> What to do
Reproduce each line below with no alterations.
Start of Materials provided
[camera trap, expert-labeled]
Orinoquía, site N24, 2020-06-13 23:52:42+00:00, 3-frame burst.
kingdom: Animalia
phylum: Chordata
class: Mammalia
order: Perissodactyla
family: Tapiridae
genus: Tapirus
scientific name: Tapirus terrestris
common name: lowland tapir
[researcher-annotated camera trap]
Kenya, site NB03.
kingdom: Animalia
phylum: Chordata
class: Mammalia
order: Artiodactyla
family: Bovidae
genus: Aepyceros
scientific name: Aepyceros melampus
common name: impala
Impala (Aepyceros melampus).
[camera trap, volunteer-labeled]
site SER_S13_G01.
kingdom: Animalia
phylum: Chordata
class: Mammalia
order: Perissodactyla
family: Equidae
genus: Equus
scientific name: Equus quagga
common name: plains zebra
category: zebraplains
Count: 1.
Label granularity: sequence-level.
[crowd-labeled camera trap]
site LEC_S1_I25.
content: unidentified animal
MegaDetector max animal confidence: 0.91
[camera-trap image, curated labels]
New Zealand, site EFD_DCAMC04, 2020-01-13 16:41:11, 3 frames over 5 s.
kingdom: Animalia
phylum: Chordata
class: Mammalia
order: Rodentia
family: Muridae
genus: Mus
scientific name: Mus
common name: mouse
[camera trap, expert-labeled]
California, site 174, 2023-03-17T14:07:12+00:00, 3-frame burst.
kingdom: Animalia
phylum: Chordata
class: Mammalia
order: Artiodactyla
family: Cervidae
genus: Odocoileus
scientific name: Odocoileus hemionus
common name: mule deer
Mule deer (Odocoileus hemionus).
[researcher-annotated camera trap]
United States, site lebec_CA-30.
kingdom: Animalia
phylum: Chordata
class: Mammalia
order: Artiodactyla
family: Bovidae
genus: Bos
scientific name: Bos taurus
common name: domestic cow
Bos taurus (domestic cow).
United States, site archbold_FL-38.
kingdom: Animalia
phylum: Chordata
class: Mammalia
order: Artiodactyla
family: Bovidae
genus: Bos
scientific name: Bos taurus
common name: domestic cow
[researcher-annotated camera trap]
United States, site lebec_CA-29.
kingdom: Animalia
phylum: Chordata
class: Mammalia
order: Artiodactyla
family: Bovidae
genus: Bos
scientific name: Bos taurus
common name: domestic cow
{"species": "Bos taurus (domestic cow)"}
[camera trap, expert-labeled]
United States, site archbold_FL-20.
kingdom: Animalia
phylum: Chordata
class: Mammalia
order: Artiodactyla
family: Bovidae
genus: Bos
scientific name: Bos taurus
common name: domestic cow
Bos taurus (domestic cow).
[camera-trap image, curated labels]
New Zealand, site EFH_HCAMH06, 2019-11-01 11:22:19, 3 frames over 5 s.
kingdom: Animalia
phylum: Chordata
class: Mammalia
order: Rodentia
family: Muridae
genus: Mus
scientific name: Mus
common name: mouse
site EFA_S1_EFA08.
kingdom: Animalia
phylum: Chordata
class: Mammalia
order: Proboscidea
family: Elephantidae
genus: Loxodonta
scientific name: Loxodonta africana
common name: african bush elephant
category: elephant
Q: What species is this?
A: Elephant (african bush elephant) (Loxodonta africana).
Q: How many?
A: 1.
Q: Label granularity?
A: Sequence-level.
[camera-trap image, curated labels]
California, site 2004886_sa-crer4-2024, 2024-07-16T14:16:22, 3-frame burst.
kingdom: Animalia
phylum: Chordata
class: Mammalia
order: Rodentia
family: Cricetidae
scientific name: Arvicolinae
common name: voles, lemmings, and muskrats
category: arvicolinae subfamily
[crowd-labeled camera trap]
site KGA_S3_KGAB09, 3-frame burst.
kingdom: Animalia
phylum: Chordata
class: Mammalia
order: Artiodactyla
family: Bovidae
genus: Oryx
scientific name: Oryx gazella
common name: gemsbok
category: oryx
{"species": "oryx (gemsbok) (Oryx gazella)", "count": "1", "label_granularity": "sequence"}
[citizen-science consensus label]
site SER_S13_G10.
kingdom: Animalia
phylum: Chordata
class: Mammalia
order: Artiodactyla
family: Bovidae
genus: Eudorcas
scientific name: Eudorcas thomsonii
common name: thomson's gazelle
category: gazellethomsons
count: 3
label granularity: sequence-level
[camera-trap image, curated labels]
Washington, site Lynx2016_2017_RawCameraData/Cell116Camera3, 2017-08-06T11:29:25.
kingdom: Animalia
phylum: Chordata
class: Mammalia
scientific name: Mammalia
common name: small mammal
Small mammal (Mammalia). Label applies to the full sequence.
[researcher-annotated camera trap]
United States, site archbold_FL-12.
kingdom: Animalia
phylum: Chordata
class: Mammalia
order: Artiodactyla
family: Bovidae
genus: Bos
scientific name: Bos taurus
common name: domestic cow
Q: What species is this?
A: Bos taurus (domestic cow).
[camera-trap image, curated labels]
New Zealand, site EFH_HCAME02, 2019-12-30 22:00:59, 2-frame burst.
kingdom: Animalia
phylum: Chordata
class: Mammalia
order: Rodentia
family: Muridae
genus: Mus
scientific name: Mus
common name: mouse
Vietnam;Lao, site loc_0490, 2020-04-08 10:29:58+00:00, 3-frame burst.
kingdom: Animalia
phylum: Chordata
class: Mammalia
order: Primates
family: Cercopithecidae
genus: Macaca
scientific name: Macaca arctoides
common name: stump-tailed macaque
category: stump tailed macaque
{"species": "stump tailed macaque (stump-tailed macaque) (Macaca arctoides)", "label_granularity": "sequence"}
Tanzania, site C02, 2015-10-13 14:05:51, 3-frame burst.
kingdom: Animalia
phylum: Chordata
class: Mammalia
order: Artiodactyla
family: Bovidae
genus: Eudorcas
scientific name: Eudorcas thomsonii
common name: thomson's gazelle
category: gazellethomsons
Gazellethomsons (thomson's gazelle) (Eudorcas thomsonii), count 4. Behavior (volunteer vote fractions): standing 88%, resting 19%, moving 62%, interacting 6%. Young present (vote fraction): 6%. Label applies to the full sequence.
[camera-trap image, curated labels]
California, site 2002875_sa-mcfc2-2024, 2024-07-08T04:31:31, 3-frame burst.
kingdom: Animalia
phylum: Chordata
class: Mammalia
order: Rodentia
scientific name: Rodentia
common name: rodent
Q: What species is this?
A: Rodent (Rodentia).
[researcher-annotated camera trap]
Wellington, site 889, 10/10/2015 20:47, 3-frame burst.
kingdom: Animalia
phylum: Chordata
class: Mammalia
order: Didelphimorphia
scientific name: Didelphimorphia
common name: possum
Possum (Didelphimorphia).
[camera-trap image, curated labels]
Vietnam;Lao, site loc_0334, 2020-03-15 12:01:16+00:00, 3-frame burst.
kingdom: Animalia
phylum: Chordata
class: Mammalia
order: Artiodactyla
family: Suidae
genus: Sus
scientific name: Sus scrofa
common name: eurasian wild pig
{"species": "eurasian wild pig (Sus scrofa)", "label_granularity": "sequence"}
End of Materials provided
> Written answer
[camera trap, expert-labeled]
Orinoquía, site N24, 2020-06-13 23:52:42+00:00, 3-frame burst.
kingdom: Animalia
phylum: Chordata
class: Mammalia
order: Perissodactyla
family: Tapiridae
genus: Tapirus
scientific name: Tapirus terrestris
common name: lowland tapir
[researcher-annotated camera trap]
Kenya, site NB03.
kingdom: Animalia
phylum: Chordata
class: Mammalia
order: Artiodactyla
family: Bovidae
genus: Aepyceros
scientific name: Aepyceros melampus
common name: impala
Impala (Aepyceros melampus).
[camera trap, volunteer-labeled]
site SER_S13_G01.
kingdom: Animalia
phylum: Chordata
class: Mammalia
order: Perissodactyla
family: Equidae
genus: Equus
scientific name: Equus quagga
common name: plains zebra
category: zebraplains
Count: 1.
Label granularity: sequence-level.
[crowd-labeled camera trap]
site LEC_S1_I25.
content: unidentified animal
MegaDetector max animal confidence: 0.91
[camera-trap image, curated labels]
New Zealand, site EFD_DCAMC04, 2020-01-13 16:41:11, 3 frames over 5 s.
kingdom: Animalia
phylum: Chordata
class: Mammalia
order: Rodentia
family: Muridae
genus: Mus
scientific name: Mus
common name: mouse
[camera trap, expert-labeled]
California, site 174, 2023-03-17T14:07:12+00:00, 3-frame burst.
kingdom: Animalia
phylum: Chordata
class: Mammalia
order: Artiodactyla
family: Cervidae
genus: Odocoileus
scientific name: Odocoileus hemionus
common name: mule deer
Mule deer (Odocoileus hemionus).
[researcher-annotated camera trap]
United States, site lebec_CA-30.
kingdom: Animalia
phylum: Chordata
class: Mammalia
order: Artiodactyla
family: Bovidae
genus: Bos
scientific name: Bos taurus
common name: domestic cow
Bos taurus (domestic cow).
United States, site archbold_FL-38.
kingdom: Animalia
phylum: Chordata
class: Mammalia
order: Artiodactyla
family: Bovidae
genus: Bos
scientific name: Bos taurus
common name: domestic cow
[researcher-annotated camera trap]
United States, site lebec_CA-29.
kingdom: Animalia
phylum: Chordata
class: Mammalia
order: Artiodactyla
family: Bovidae
genus: Bos
scientific name: Bos taurus
common name: domestic cow
{"species": "Bos taurus (domestic cow)"}
[camera trap, expert-labeled]
United States, site archbold_FL-20.
kingdom: Animalia
phylum: Chordata
class: Mammalia
order: Artiodactyla
family: Bovidae
genus: Bos
scientific name: Bos taurus
common name: domestic cow
Bos taurus (domestic cow).
[camera-trap image, curated labels]
New Zealand, site EFH_HCAMH06, 2019-11-01 11:22:19, 3 frames over 5 s.
kingdom: Animalia
phylum: Chordata
class: Mammalia
order: Rodentia
family: Muridae
genus: Mus
scientific name: Mus
common name: mouse
site EFA_S1_EFA08.
kingdom: Animalia
phylum: Chordata
class: Mammalia
order: Proboscidea
family: Elephantidae
genus: Loxodonta
scientific name: Loxodonta africana
common name: african bush elephant
category: elephant
Q: What species is this?
A: Elephant (african bush elephant) (Loxodonta africana).
Q: How many?
A: 1.
Q: Label granularity?
A: Sequence-level.
[camera-trap image, curated labels]
California, site 2004886_sa-crer4-2024, 2024-07-16T14:16:22, 3-frame burst.
kingdom: Animalia
phylum: Chordata
class: Mammalia
order: Rodentia
family: Cricetidae
scientific name: Arvicolinae
common name: voles, lemmings, and muskrats
category: arvicolinae subfamily
[crowd-labeled camera trap]
site KGA_S3_KGAB09, 3-frame burst.
kingdom: Animalia
phylum: Chordata
class: Mammalia
order: Artiodactyla
family: Bovidae
genus: Oryx
scientific name: Oryx gazella
common name: gemsbok
category: oryx
{"species": "oryx (gemsbok) (Oryx gazella)", "count": "1", "label_granularity": "sequence"}
[citizen-science consensus label]
site SER_S13_G10.
kingdom: Animalia
phylum: Chordata
class: Mammalia
order: Artiodactyla
family: Bovidae
genus: Eudorcas
scientific name: Eudorcas thomsonii
common name: thomson's gazelle
category: gazellethomsons
count: 3
label granularity: sequence-level
[camera-trap image, curated labels]
Washington, site Lynx2016_2017_RawCameraData/Cell116Camera3, 2017-08-06T11:29:25.
kingdom: Animalia
phylum: Chordata
class: Mammalia
scientific name: Mammalia
common name: small mammal
Small mammal (Mammalia). Label applies to the full sequence.
[researcher-annotated camera trap]
United States, site archbold_FL-12.
kingdom: Animalia
phylum: Chordata
class: Mammalia
order: Artiodactyla
family: Bovidae
genus: Bos
scientific name: Bos taurus
common name: domestic cow
Q: What species is this?
A: Bos taurus (domestic cow).
[camera-trap image, curated labels]
New Zealand, site EFH_HCAME02, 2019-12-30 22:00:59, 2-frame burst.
kingdom: Animalia
phylum: Chordata
class: Mammalia
order: Rodentia
family: Muridae
genus: Mus
scientific name: Mus
common name: mouse
Vietnam;Lao, site loc_0490, 2020-04-08 10:29:58+00:00, 3-frame burst.
kingdom: Animalia
phylum: Chordata
class: Mammalia
order: Primates
family: Cercopithecidae
genus: Macaca
scientific name: Macaca arctoides
common name: stump-tailed macaque
category: stump tailed macaque
{"species": "stump tailed macaque (stump-tailed macaque) (Macaca arctoides)", "label_granularity": "sequence"}
Tanzania, site C02, 2015-10-13 14:05:51, 3-frame burst.
kingdom: Animalia
phylum: Chordata
class: Mammalia
order: Artiodactyla
family: Bovidae
genus: Eudorcas
scientific name: Eudorcas thomsonii
common name: thomson's gazelle
category: gazellethomsons
Gazellethomsons (thomson's gazelle) (Eudorcas thomsonii), count 4. Behavior (volunteer vote fractions): standing 88%, resting 19%, moving 62%, interacting 6%. Young present (vote fraction): 6%. Label applies to the full sequence.
[camera-trap image, curated labels]
California, site 2002875_sa-mcfc2-2024, 2024-07-08T04:31:31, 3-frame burst.
kingdom: Animalia
phylum: Chordata
class: Mammalia
order: Rodentia
scientific name: Rodentia
common name: rodent
Q: What species is this?
A: Rodent (Rodentia).
[researcher-annotated camera trap]
Wellington, site 889, 10/10/2015 20:47, 3-frame burst.
kingdom: Animalia
phylum: Chordata
class: Mammalia
order: Didelphimorphia
scientific name: Didelphimorphia
common name: possum
Possum (Didelphimorphia).
[camera-trap image, curated labels]
Vietnam;Lao, site loc_0334, 2020-03-15 12:01:16+00:00, 3-frame burst.
kingdom: Animalia
phylum: Chordata
class: Mammalia
order: Artiodactyla
family: Suidae
genus: Sus
scientific name: Sus scrofa
common name: eurasian wild pig
{"species": "eurasian wild pig (Sus scrofa)", "label_granularity": "sequence"}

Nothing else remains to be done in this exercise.